■ **EXERCISE OBJECTIVE**
Restate each entry exactly, without pictures.

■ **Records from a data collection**
◆ ◆ ◆ ◆

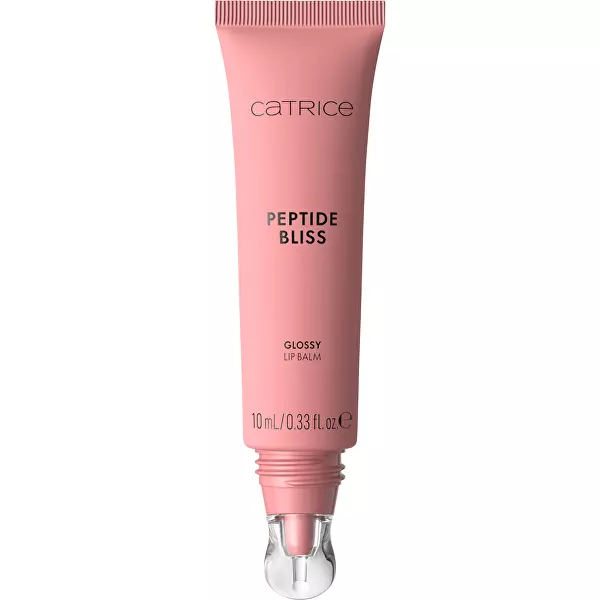 10 Life In Rosé, kCT252010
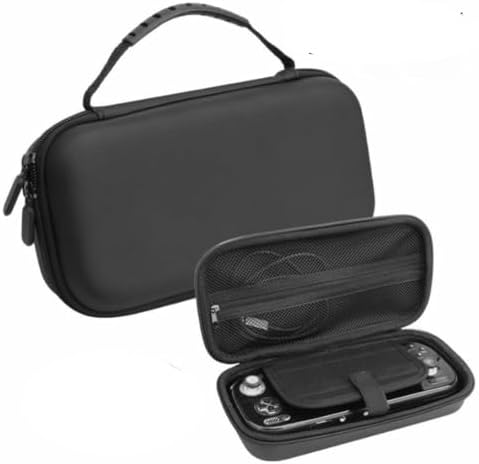Amazon.com: Carrying Case Compatible with Ayn Odin 3, Shockproof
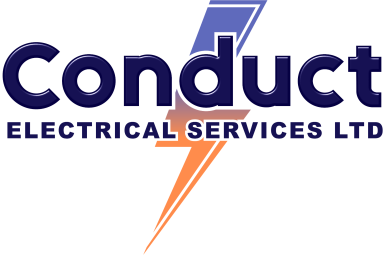Conduct Electrical Services Ltd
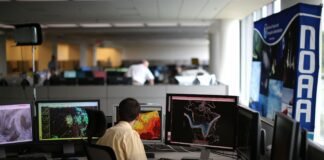 the-plan-to-make-climate-science-harder-to-erase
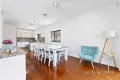 Property photo of 3 Ramsay Road Panania NSW 2213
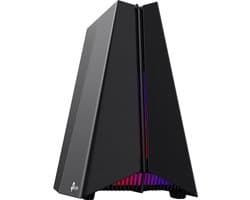TP-Link Archer GE550 - Gaming Router - WiFi 7 - Tri Band - 9300 Mbps - 5 Gbps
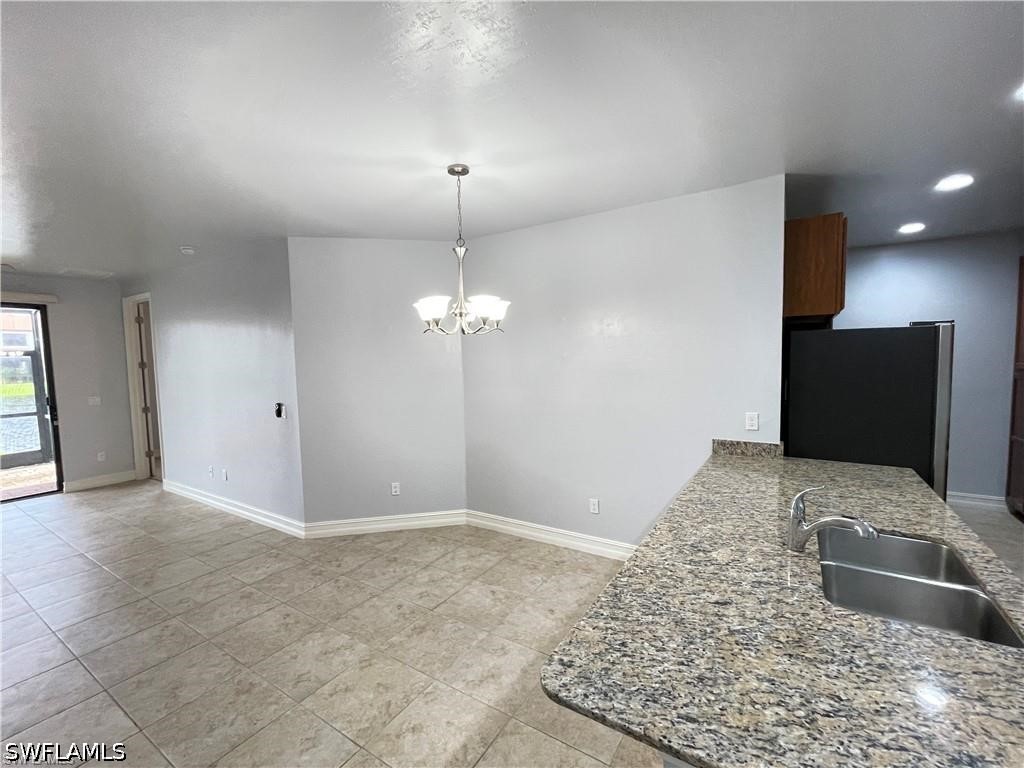 7818 Bristol Circle Naples FL 34120 226025196 image6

◆ ◆ ◆ ◆

■ **THE ANSWER**
 10 Life In Rosé, kCT252010
Amazon.com: Carrying Case Compatible with Ayn Odin 3, Shockproof
Conduct Electrical Services Ltd
 the-plan-to-make-climate-science-harder-to-erase
 Property photo of 3 Ramsay Road Panania NSW 2213
TP-Link Archer GE550 - Gaming Router - WiFi 7 - Tri Band - 9300 Mbps - 5 Gbps
 7818 Bristol Circle Naples FL 34120 226025196 image6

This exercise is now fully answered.